When Firebolt reads JSON values into typed columns — both `READ_JSON` with an inferred or fixed schema and JSON [external tables](/reference-sql/commands/data-definition/create-external-table) — the field-level parser is intentionally more permissive than the [JSON standard](https://www.json.org). This is for backward compatibility with data that has historically loaded successfully; it is not a claim of strict conformance. The following non-standard constructs are **accepted**:

| Construct                          | Example                     | Standard JSON       |
| :--------------------------------- | :-------------------------- | :------------------ |
| Curly braces around array values   | `{"a": {1, 2, 3}}`          | `[1, 2, 3]`         |
| Unquoted boolean words, any case   | `{"b": yes}`, `{"b": TRUE}` | `true` / `false`    |
| Non-finite floats                  | `{"f": inf}`, `{"f": -inf}` | (not representable) |
| Leading `+` on integers            | `{"n": +5}`                 | `5`                 |
| Trailing comma in an array         | `{"a": [1, 2,]}`            | `[1, 2]`            |
| Quoted number for a numeric column | `{"n": "42"}`               | `42` (unquoted)     |

Some non-standard constructs are still **rejected**, including `nan` floats and unquoted strings (`{"s": bare_word}`).
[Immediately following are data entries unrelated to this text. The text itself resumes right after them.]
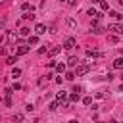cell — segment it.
<instances>
[{
    "mask_svg": "<svg viewBox=\"0 0 123 123\" xmlns=\"http://www.w3.org/2000/svg\"><path fill=\"white\" fill-rule=\"evenodd\" d=\"M54 67H56V71H58V73H63V71H65V63H56Z\"/></svg>",
    "mask_w": 123,
    "mask_h": 123,
    "instance_id": "19",
    "label": "cell"
},
{
    "mask_svg": "<svg viewBox=\"0 0 123 123\" xmlns=\"http://www.w3.org/2000/svg\"><path fill=\"white\" fill-rule=\"evenodd\" d=\"M46 52H48V56L52 58V56H56V54H60V52H62V46H52V48H48Z\"/></svg>",
    "mask_w": 123,
    "mask_h": 123,
    "instance_id": "6",
    "label": "cell"
},
{
    "mask_svg": "<svg viewBox=\"0 0 123 123\" xmlns=\"http://www.w3.org/2000/svg\"><path fill=\"white\" fill-rule=\"evenodd\" d=\"M25 110H27V111H33V110H35V106H33V104H27V108H25Z\"/></svg>",
    "mask_w": 123,
    "mask_h": 123,
    "instance_id": "35",
    "label": "cell"
},
{
    "mask_svg": "<svg viewBox=\"0 0 123 123\" xmlns=\"http://www.w3.org/2000/svg\"><path fill=\"white\" fill-rule=\"evenodd\" d=\"M27 52H29V46H27V44H21V46L17 48V54H19V56H25Z\"/></svg>",
    "mask_w": 123,
    "mask_h": 123,
    "instance_id": "11",
    "label": "cell"
},
{
    "mask_svg": "<svg viewBox=\"0 0 123 123\" xmlns=\"http://www.w3.org/2000/svg\"><path fill=\"white\" fill-rule=\"evenodd\" d=\"M85 54H86V58H100V56H102V54H100L98 50H94V48H86Z\"/></svg>",
    "mask_w": 123,
    "mask_h": 123,
    "instance_id": "4",
    "label": "cell"
},
{
    "mask_svg": "<svg viewBox=\"0 0 123 123\" xmlns=\"http://www.w3.org/2000/svg\"><path fill=\"white\" fill-rule=\"evenodd\" d=\"M75 44H77V40H75L73 37H67V38H65V42H63V48H65V50H73V48H75Z\"/></svg>",
    "mask_w": 123,
    "mask_h": 123,
    "instance_id": "2",
    "label": "cell"
},
{
    "mask_svg": "<svg viewBox=\"0 0 123 123\" xmlns=\"http://www.w3.org/2000/svg\"><path fill=\"white\" fill-rule=\"evenodd\" d=\"M8 40H10V42H15V40H19V38H17V35H15L13 31H10V33H8Z\"/></svg>",
    "mask_w": 123,
    "mask_h": 123,
    "instance_id": "14",
    "label": "cell"
},
{
    "mask_svg": "<svg viewBox=\"0 0 123 123\" xmlns=\"http://www.w3.org/2000/svg\"><path fill=\"white\" fill-rule=\"evenodd\" d=\"M88 71H90V63H79V65L75 67L73 73H75L77 77H83V75H86Z\"/></svg>",
    "mask_w": 123,
    "mask_h": 123,
    "instance_id": "1",
    "label": "cell"
},
{
    "mask_svg": "<svg viewBox=\"0 0 123 123\" xmlns=\"http://www.w3.org/2000/svg\"><path fill=\"white\" fill-rule=\"evenodd\" d=\"M67 65H69V67H77V65H79V58H75V56H71V58L67 60Z\"/></svg>",
    "mask_w": 123,
    "mask_h": 123,
    "instance_id": "10",
    "label": "cell"
},
{
    "mask_svg": "<svg viewBox=\"0 0 123 123\" xmlns=\"http://www.w3.org/2000/svg\"><path fill=\"white\" fill-rule=\"evenodd\" d=\"M4 104H6V106H12V98H10V96H6V100H4Z\"/></svg>",
    "mask_w": 123,
    "mask_h": 123,
    "instance_id": "31",
    "label": "cell"
},
{
    "mask_svg": "<svg viewBox=\"0 0 123 123\" xmlns=\"http://www.w3.org/2000/svg\"><path fill=\"white\" fill-rule=\"evenodd\" d=\"M15 62H17V56H8V60H6V63H8V65H13Z\"/></svg>",
    "mask_w": 123,
    "mask_h": 123,
    "instance_id": "18",
    "label": "cell"
},
{
    "mask_svg": "<svg viewBox=\"0 0 123 123\" xmlns=\"http://www.w3.org/2000/svg\"><path fill=\"white\" fill-rule=\"evenodd\" d=\"M58 106H60L58 102H50V106H48V110H50V111H54V110H58Z\"/></svg>",
    "mask_w": 123,
    "mask_h": 123,
    "instance_id": "27",
    "label": "cell"
},
{
    "mask_svg": "<svg viewBox=\"0 0 123 123\" xmlns=\"http://www.w3.org/2000/svg\"><path fill=\"white\" fill-rule=\"evenodd\" d=\"M67 4H69V6H77V4H79V0H67Z\"/></svg>",
    "mask_w": 123,
    "mask_h": 123,
    "instance_id": "32",
    "label": "cell"
},
{
    "mask_svg": "<svg viewBox=\"0 0 123 123\" xmlns=\"http://www.w3.org/2000/svg\"><path fill=\"white\" fill-rule=\"evenodd\" d=\"M19 35H21V37H29V35H31V29H29V27H23V29L19 31Z\"/></svg>",
    "mask_w": 123,
    "mask_h": 123,
    "instance_id": "17",
    "label": "cell"
},
{
    "mask_svg": "<svg viewBox=\"0 0 123 123\" xmlns=\"http://www.w3.org/2000/svg\"><path fill=\"white\" fill-rule=\"evenodd\" d=\"M98 4H100V10H102V12H106V10H110V4H108L106 0H100Z\"/></svg>",
    "mask_w": 123,
    "mask_h": 123,
    "instance_id": "13",
    "label": "cell"
},
{
    "mask_svg": "<svg viewBox=\"0 0 123 123\" xmlns=\"http://www.w3.org/2000/svg\"><path fill=\"white\" fill-rule=\"evenodd\" d=\"M108 29L113 31L115 35H121V33H123V25H121V23H111V25H108Z\"/></svg>",
    "mask_w": 123,
    "mask_h": 123,
    "instance_id": "3",
    "label": "cell"
},
{
    "mask_svg": "<svg viewBox=\"0 0 123 123\" xmlns=\"http://www.w3.org/2000/svg\"><path fill=\"white\" fill-rule=\"evenodd\" d=\"M113 67H115V69H121V67H123V58H115V60H113Z\"/></svg>",
    "mask_w": 123,
    "mask_h": 123,
    "instance_id": "12",
    "label": "cell"
},
{
    "mask_svg": "<svg viewBox=\"0 0 123 123\" xmlns=\"http://www.w3.org/2000/svg\"><path fill=\"white\" fill-rule=\"evenodd\" d=\"M42 33H46V25H42V23H38V25L35 27V35L38 37V35H42Z\"/></svg>",
    "mask_w": 123,
    "mask_h": 123,
    "instance_id": "8",
    "label": "cell"
},
{
    "mask_svg": "<svg viewBox=\"0 0 123 123\" xmlns=\"http://www.w3.org/2000/svg\"><path fill=\"white\" fill-rule=\"evenodd\" d=\"M12 77H13V79L21 77V69H19V67H13V69H12Z\"/></svg>",
    "mask_w": 123,
    "mask_h": 123,
    "instance_id": "15",
    "label": "cell"
},
{
    "mask_svg": "<svg viewBox=\"0 0 123 123\" xmlns=\"http://www.w3.org/2000/svg\"><path fill=\"white\" fill-rule=\"evenodd\" d=\"M96 98H106V92H104V90H98V92H96Z\"/></svg>",
    "mask_w": 123,
    "mask_h": 123,
    "instance_id": "29",
    "label": "cell"
},
{
    "mask_svg": "<svg viewBox=\"0 0 123 123\" xmlns=\"http://www.w3.org/2000/svg\"><path fill=\"white\" fill-rule=\"evenodd\" d=\"M21 10H23V12H29V10H31V4H29V2H23V4H21ZM31 12H33V10H31Z\"/></svg>",
    "mask_w": 123,
    "mask_h": 123,
    "instance_id": "23",
    "label": "cell"
},
{
    "mask_svg": "<svg viewBox=\"0 0 123 123\" xmlns=\"http://www.w3.org/2000/svg\"><path fill=\"white\" fill-rule=\"evenodd\" d=\"M65 100H67V92H63V90H62V92H58V94H56V102H58V104H62V102H65Z\"/></svg>",
    "mask_w": 123,
    "mask_h": 123,
    "instance_id": "7",
    "label": "cell"
},
{
    "mask_svg": "<svg viewBox=\"0 0 123 123\" xmlns=\"http://www.w3.org/2000/svg\"><path fill=\"white\" fill-rule=\"evenodd\" d=\"M65 79H67V81H73V79H75V73H73V71L65 73Z\"/></svg>",
    "mask_w": 123,
    "mask_h": 123,
    "instance_id": "28",
    "label": "cell"
},
{
    "mask_svg": "<svg viewBox=\"0 0 123 123\" xmlns=\"http://www.w3.org/2000/svg\"><path fill=\"white\" fill-rule=\"evenodd\" d=\"M23 121V113H15L13 115V123H21Z\"/></svg>",
    "mask_w": 123,
    "mask_h": 123,
    "instance_id": "22",
    "label": "cell"
},
{
    "mask_svg": "<svg viewBox=\"0 0 123 123\" xmlns=\"http://www.w3.org/2000/svg\"><path fill=\"white\" fill-rule=\"evenodd\" d=\"M90 31H92V33H96V35H98V33H102V31H104V27H102V25H100V23H98V19H96V21H94V23H92V27H90Z\"/></svg>",
    "mask_w": 123,
    "mask_h": 123,
    "instance_id": "5",
    "label": "cell"
},
{
    "mask_svg": "<svg viewBox=\"0 0 123 123\" xmlns=\"http://www.w3.org/2000/svg\"><path fill=\"white\" fill-rule=\"evenodd\" d=\"M110 123H117V121H115V119H113V121H110Z\"/></svg>",
    "mask_w": 123,
    "mask_h": 123,
    "instance_id": "38",
    "label": "cell"
},
{
    "mask_svg": "<svg viewBox=\"0 0 123 123\" xmlns=\"http://www.w3.org/2000/svg\"><path fill=\"white\" fill-rule=\"evenodd\" d=\"M108 42H113V44H117V42H119V38H117L115 35H111V37H108Z\"/></svg>",
    "mask_w": 123,
    "mask_h": 123,
    "instance_id": "25",
    "label": "cell"
},
{
    "mask_svg": "<svg viewBox=\"0 0 123 123\" xmlns=\"http://www.w3.org/2000/svg\"><path fill=\"white\" fill-rule=\"evenodd\" d=\"M90 2H92V4H98V2H100V0H90Z\"/></svg>",
    "mask_w": 123,
    "mask_h": 123,
    "instance_id": "36",
    "label": "cell"
},
{
    "mask_svg": "<svg viewBox=\"0 0 123 123\" xmlns=\"http://www.w3.org/2000/svg\"><path fill=\"white\" fill-rule=\"evenodd\" d=\"M96 13H98V12H96L94 8H90V10H88V15H94V17H96Z\"/></svg>",
    "mask_w": 123,
    "mask_h": 123,
    "instance_id": "30",
    "label": "cell"
},
{
    "mask_svg": "<svg viewBox=\"0 0 123 123\" xmlns=\"http://www.w3.org/2000/svg\"><path fill=\"white\" fill-rule=\"evenodd\" d=\"M83 104H85V106H90V104H92V98H90V96H85V98H83Z\"/></svg>",
    "mask_w": 123,
    "mask_h": 123,
    "instance_id": "26",
    "label": "cell"
},
{
    "mask_svg": "<svg viewBox=\"0 0 123 123\" xmlns=\"http://www.w3.org/2000/svg\"><path fill=\"white\" fill-rule=\"evenodd\" d=\"M69 98H71V102H79V100H81V96H79V92H73V94H71Z\"/></svg>",
    "mask_w": 123,
    "mask_h": 123,
    "instance_id": "24",
    "label": "cell"
},
{
    "mask_svg": "<svg viewBox=\"0 0 123 123\" xmlns=\"http://www.w3.org/2000/svg\"><path fill=\"white\" fill-rule=\"evenodd\" d=\"M2 2H4V0H0V4H2Z\"/></svg>",
    "mask_w": 123,
    "mask_h": 123,
    "instance_id": "40",
    "label": "cell"
},
{
    "mask_svg": "<svg viewBox=\"0 0 123 123\" xmlns=\"http://www.w3.org/2000/svg\"><path fill=\"white\" fill-rule=\"evenodd\" d=\"M35 46V44H38V37L37 35H29V40H27V46Z\"/></svg>",
    "mask_w": 123,
    "mask_h": 123,
    "instance_id": "9",
    "label": "cell"
},
{
    "mask_svg": "<svg viewBox=\"0 0 123 123\" xmlns=\"http://www.w3.org/2000/svg\"><path fill=\"white\" fill-rule=\"evenodd\" d=\"M62 2H65V0H62Z\"/></svg>",
    "mask_w": 123,
    "mask_h": 123,
    "instance_id": "41",
    "label": "cell"
},
{
    "mask_svg": "<svg viewBox=\"0 0 123 123\" xmlns=\"http://www.w3.org/2000/svg\"><path fill=\"white\" fill-rule=\"evenodd\" d=\"M69 123H77V119H71V121H69Z\"/></svg>",
    "mask_w": 123,
    "mask_h": 123,
    "instance_id": "37",
    "label": "cell"
},
{
    "mask_svg": "<svg viewBox=\"0 0 123 123\" xmlns=\"http://www.w3.org/2000/svg\"><path fill=\"white\" fill-rule=\"evenodd\" d=\"M21 17H23V19H35V13H33V12H23Z\"/></svg>",
    "mask_w": 123,
    "mask_h": 123,
    "instance_id": "16",
    "label": "cell"
},
{
    "mask_svg": "<svg viewBox=\"0 0 123 123\" xmlns=\"http://www.w3.org/2000/svg\"><path fill=\"white\" fill-rule=\"evenodd\" d=\"M110 15H111V17H115L117 21H121V19H123V15H121L119 12H110Z\"/></svg>",
    "mask_w": 123,
    "mask_h": 123,
    "instance_id": "20",
    "label": "cell"
},
{
    "mask_svg": "<svg viewBox=\"0 0 123 123\" xmlns=\"http://www.w3.org/2000/svg\"><path fill=\"white\" fill-rule=\"evenodd\" d=\"M19 88H21V85H19V83H15V85L12 86V90H19Z\"/></svg>",
    "mask_w": 123,
    "mask_h": 123,
    "instance_id": "33",
    "label": "cell"
},
{
    "mask_svg": "<svg viewBox=\"0 0 123 123\" xmlns=\"http://www.w3.org/2000/svg\"><path fill=\"white\" fill-rule=\"evenodd\" d=\"M0 44H2V37H0Z\"/></svg>",
    "mask_w": 123,
    "mask_h": 123,
    "instance_id": "39",
    "label": "cell"
},
{
    "mask_svg": "<svg viewBox=\"0 0 123 123\" xmlns=\"http://www.w3.org/2000/svg\"><path fill=\"white\" fill-rule=\"evenodd\" d=\"M12 92H13L12 88H6V90H4V94H6V96H12Z\"/></svg>",
    "mask_w": 123,
    "mask_h": 123,
    "instance_id": "34",
    "label": "cell"
},
{
    "mask_svg": "<svg viewBox=\"0 0 123 123\" xmlns=\"http://www.w3.org/2000/svg\"><path fill=\"white\" fill-rule=\"evenodd\" d=\"M65 23H67V27H75V25H77V21H75L73 17H67V19H65Z\"/></svg>",
    "mask_w": 123,
    "mask_h": 123,
    "instance_id": "21",
    "label": "cell"
}]
</instances>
Two paths remain strictly standards-conformant and reject all of the above:

* **`READ_JSON` schema inference** validates the sampled file with a conformant parser before deciding column types, so a malformed sampled file fails the query rather than being read leniently.
* **`PARSE_AS_JSON => TRUE`** validates every document as well-formed JSON on ingestion.

If you need strict validation of every input file, read with `PARSE_AS_JSON => TRUE`.